### WORK TO COMPLETE
Quote the whole listing verbatim.
### GIVEN ENTRIES ###
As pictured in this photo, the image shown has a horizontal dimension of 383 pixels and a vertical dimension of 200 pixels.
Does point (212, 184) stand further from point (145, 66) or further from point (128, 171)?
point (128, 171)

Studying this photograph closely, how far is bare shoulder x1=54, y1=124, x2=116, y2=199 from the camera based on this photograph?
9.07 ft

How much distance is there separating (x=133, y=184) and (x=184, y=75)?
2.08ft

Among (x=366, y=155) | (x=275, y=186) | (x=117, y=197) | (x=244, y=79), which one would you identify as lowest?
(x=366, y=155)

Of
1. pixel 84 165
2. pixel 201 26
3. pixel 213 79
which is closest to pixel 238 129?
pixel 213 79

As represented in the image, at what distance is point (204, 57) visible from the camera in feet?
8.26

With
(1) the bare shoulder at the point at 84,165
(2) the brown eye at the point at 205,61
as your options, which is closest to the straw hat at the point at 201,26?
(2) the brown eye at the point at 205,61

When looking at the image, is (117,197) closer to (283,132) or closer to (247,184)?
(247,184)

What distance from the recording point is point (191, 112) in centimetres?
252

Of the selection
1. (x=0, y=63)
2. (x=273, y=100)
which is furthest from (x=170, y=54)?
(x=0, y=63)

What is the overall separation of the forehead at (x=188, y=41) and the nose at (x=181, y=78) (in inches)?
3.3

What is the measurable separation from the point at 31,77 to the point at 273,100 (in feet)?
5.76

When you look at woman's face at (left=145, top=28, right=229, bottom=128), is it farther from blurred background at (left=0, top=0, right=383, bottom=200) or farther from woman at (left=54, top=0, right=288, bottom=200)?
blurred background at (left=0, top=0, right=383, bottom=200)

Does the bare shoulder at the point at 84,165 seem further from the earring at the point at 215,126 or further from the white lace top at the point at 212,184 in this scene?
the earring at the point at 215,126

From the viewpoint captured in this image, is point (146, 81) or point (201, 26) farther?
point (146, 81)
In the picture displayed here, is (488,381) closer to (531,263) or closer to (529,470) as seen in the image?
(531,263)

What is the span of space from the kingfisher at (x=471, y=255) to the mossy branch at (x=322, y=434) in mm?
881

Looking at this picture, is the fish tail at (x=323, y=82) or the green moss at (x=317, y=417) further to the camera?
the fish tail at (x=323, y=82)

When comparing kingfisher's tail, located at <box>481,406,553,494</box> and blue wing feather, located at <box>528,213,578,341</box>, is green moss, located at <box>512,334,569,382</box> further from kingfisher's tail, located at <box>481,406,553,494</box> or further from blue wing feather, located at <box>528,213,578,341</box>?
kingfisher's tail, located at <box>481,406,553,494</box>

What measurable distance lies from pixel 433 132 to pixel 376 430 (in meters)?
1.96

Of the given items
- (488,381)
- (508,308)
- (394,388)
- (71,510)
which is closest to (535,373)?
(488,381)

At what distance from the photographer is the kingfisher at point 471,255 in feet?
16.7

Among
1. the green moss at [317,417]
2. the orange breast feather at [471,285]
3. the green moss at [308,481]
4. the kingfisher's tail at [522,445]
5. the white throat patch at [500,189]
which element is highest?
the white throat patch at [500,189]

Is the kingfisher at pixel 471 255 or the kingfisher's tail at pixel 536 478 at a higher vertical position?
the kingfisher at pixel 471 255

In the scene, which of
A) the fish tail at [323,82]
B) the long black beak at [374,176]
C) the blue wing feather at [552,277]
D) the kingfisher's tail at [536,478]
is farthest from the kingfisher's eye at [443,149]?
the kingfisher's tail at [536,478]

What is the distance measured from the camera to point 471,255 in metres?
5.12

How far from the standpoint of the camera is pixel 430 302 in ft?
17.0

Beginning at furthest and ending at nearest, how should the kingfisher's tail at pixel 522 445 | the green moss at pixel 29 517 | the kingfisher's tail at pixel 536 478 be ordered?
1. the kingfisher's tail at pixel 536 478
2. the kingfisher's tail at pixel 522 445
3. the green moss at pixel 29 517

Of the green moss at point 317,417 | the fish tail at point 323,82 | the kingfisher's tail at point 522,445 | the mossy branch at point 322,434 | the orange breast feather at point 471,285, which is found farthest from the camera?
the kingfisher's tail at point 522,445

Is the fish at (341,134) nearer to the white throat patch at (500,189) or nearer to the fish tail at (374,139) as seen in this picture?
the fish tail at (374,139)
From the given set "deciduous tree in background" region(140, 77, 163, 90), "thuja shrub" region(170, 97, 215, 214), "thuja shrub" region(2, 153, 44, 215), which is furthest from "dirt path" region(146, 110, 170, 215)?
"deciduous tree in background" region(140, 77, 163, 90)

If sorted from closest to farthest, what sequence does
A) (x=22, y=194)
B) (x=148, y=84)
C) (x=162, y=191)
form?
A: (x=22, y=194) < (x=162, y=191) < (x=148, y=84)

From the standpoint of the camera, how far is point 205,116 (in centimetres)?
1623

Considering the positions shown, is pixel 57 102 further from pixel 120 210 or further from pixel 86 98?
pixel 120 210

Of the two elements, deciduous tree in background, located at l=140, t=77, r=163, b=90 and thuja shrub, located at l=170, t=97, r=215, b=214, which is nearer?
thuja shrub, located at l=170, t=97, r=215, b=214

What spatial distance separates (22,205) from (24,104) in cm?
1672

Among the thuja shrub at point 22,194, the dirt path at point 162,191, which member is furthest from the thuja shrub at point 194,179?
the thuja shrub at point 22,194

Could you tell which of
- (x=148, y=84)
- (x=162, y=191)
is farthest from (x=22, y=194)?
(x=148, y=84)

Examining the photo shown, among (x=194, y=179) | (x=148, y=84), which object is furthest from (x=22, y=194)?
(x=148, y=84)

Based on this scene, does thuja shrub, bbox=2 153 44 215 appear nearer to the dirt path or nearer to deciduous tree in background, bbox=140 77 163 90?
###
### EXERCISE OUTPUT
As pictured in this photo, the image shown has a horizontal dimension of 383 pixels and a vertical dimension of 200 pixels.
Does point (212, 184) stand further from point (145, 66) or further from point (128, 171)?
point (128, 171)

Studying this photograph closely, how far is bare shoulder x1=54, y1=124, x2=116, y2=199 from the camera based on this photograph?
9.07 ft

How much distance is there separating (x=133, y=184) and (x=184, y=75)?
2.08ft

Among (x=366, y=155) | (x=275, y=186) | (x=117, y=197) | (x=244, y=79), which one would you identify as lowest?
(x=366, y=155)

Of
1. pixel 84 165
2. pixel 201 26
3. pixel 213 79
which is closest to pixel 238 129?
pixel 213 79

As represented in the image, at what distance is point (204, 57) visible from the camera in feet?
8.26

With
(1) the bare shoulder at the point at 84,165
(2) the brown eye at the point at 205,61
as your options, which is closest to the straw hat at the point at 201,26?
(2) the brown eye at the point at 205,61

When looking at the image, is (117,197) closer to (283,132) or closer to (247,184)?
(247,184)

What distance from the recording point is point (191, 112) in centimetres?
252

Of the selection
1. (x=0, y=63)
2. (x=273, y=100)
which is furthest from (x=170, y=54)?
(x=0, y=63)

What is the overall separation of the forehead at (x=188, y=41) and the nose at (x=181, y=78) (in inches)?
3.3

What is the measurable separation from the point at 31,77 to the point at 273,100 (in feet)?
5.76

When you look at woman's face at (left=145, top=28, right=229, bottom=128), is it farther from blurred background at (left=0, top=0, right=383, bottom=200) or farther from woman at (left=54, top=0, right=288, bottom=200)?
blurred background at (left=0, top=0, right=383, bottom=200)

Does the bare shoulder at the point at 84,165 seem further from the earring at the point at 215,126 or further from the white lace top at the point at 212,184 in this scene?
the earring at the point at 215,126

From the viewpoint captured in this image, is point (146, 81) or point (201, 26) farther?
point (146, 81)
In the picture displayed here, is (488,381) closer to (531,263) or closer to (529,470) as seen in the image?
(531,263)

What is the span of space from the kingfisher at (x=471, y=255) to the mossy branch at (x=322, y=434) in mm?
881

Looking at this picture, is the fish tail at (x=323, y=82) or the green moss at (x=317, y=417) further to the camera?
the fish tail at (x=323, y=82)

When comparing kingfisher's tail, located at <box>481,406,553,494</box> and blue wing feather, located at <box>528,213,578,341</box>, is green moss, located at <box>512,334,569,382</box> further from kingfisher's tail, located at <box>481,406,553,494</box> or further from blue wing feather, located at <box>528,213,578,341</box>?
kingfisher's tail, located at <box>481,406,553,494</box>

What measurable distance lies from pixel 433 132 to pixel 376 430 (in meters)?
1.96

Of the given items
- (488,381)
- (508,308)
- (394,388)
- (71,510)
which is closest to (535,373)?
(488,381)

At what distance from the photographer is the kingfisher at point 471,255 in feet?
16.7

Among
1. the green moss at [317,417]
2. the orange breast feather at [471,285]
3. the green moss at [308,481]
4. the kingfisher's tail at [522,445]
5. the white throat patch at [500,189]
which element is highest?
the white throat patch at [500,189]

Is the kingfisher at pixel 471 255 or the kingfisher's tail at pixel 536 478 at a higher vertical position?
the kingfisher at pixel 471 255

In the scene, which of
A) the fish tail at [323,82]
B) the long black beak at [374,176]
C) the blue wing feather at [552,277]
D) the kingfisher's tail at [536,478]
is farthest from the kingfisher's eye at [443,149]?
the kingfisher's tail at [536,478]

What is the distance measured from the camera to point 471,255 in metres?
5.12

How far from the standpoint of the camera is pixel 430 302 in ft?
17.0

Beginning at furthest and ending at nearest, how should the kingfisher's tail at pixel 522 445 | the green moss at pixel 29 517 | the kingfisher's tail at pixel 536 478 be ordered?
1. the kingfisher's tail at pixel 536 478
2. the kingfisher's tail at pixel 522 445
3. the green moss at pixel 29 517

Of the green moss at point 317,417 | the fish tail at point 323,82 | the kingfisher's tail at point 522,445 | the mossy branch at point 322,434 | the orange breast feather at point 471,285, which is found farthest from the camera?
the kingfisher's tail at point 522,445

Is the fish at (341,134) nearer to the white throat patch at (500,189) or nearer to the fish tail at (374,139) as seen in this picture?
the fish tail at (374,139)
From the given set "deciduous tree in background" region(140, 77, 163, 90), "thuja shrub" region(170, 97, 215, 214), "thuja shrub" region(2, 153, 44, 215), which is furthest from "dirt path" region(146, 110, 170, 215)?
"deciduous tree in background" region(140, 77, 163, 90)

If sorted from closest to farthest, what sequence does
A) (x=22, y=194)
B) (x=148, y=84)
C) (x=162, y=191)
form?
A: (x=22, y=194) < (x=162, y=191) < (x=148, y=84)

From the standpoint of the camera, how far is point 205,116 (in centimetres)?
1623

Considering the positions shown, is pixel 57 102 further from pixel 120 210 or further from pixel 86 98?
pixel 120 210

Of the two elements, deciduous tree in background, located at l=140, t=77, r=163, b=90 and thuja shrub, located at l=170, t=97, r=215, b=214, which is nearer?
thuja shrub, located at l=170, t=97, r=215, b=214

What spatial distance separates (22,205) from (24,104) in cm?
1672

Among the thuja shrub at point 22,194, the dirt path at point 162,191, which member is furthest from the thuja shrub at point 194,179?
the thuja shrub at point 22,194

Could you tell which of
- (x=148, y=84)
- (x=162, y=191)
is farthest from (x=22, y=194)?
(x=148, y=84)

Examining the photo shown, among (x=194, y=179) | (x=148, y=84), which object is furthest from (x=22, y=194)?
(x=148, y=84)

Based on this scene, does thuja shrub, bbox=2 153 44 215 appear nearer to the dirt path or nearer to deciduous tree in background, bbox=140 77 163 90?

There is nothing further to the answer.